START Entries provided

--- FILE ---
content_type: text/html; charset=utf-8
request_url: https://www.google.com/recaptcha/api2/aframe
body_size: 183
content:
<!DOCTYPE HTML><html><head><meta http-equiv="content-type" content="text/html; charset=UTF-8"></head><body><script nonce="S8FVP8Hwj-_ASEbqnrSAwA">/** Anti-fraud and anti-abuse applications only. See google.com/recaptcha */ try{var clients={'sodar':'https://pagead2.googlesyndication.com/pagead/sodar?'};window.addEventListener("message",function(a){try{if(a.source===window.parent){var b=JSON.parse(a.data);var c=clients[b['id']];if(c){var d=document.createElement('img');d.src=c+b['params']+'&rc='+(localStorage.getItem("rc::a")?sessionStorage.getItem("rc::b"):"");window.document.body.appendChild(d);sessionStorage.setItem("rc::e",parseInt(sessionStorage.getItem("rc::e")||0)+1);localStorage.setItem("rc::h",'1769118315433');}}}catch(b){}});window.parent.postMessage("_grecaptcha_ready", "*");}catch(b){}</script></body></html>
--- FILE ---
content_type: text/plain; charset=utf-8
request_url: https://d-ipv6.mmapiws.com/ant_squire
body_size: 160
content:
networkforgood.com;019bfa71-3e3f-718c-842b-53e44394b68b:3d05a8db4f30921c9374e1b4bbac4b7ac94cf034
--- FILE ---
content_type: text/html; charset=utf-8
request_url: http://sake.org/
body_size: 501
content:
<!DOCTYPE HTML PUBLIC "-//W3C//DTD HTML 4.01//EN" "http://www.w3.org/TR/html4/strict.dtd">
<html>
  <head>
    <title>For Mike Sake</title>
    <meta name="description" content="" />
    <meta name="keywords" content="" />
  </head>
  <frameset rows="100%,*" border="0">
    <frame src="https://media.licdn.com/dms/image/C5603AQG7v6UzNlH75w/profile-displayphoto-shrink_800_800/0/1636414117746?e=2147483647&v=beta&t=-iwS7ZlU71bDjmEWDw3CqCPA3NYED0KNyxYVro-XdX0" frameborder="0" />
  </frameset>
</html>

END Entries provided

(Your assignment):
Check each line of the listing above. Copy the ones with the word "text".

(Output of the exercise):
content_type: text/html; charset=utf-8
<!DOCTYPE HTML><html><head><meta http-equiv="content-type" content="text/html; charset=UTF-8"></head><body><script nonce="S8FVP8Hwj-_ASEbqnrSAwA">/** Anti-fraud and anti-abuse applications only. See google.com/recaptcha */ try{var clients={'sodar':'https://pagead2.googlesyndication.com/pagead/sodar?'};window.addEventListener("message",function(a){try{if(a.source===window.parent){var b=JSON.parse(a.data);var c=clients[b['id']];if(c){var d=document.createElement('img');d.src=c+b['params']+'&rc='+(localStorage.getItem("rc::a")?sessionStorage.getItem("rc::b"):"");window.document.body.appendChild(d);sessionStorage.setItem("rc::e",parseInt(sessionStorage.getItem("rc::e")||0)+1);localStorage.setItem("rc::h",'1769118315433');}}}catch(b){}});window.parent.postMessage("_grecaptcha_ready", "*");}catch(b){}</script></body></html>
content_type: text/plain; charset=utf-8
content_type: text/html; charset=utf-8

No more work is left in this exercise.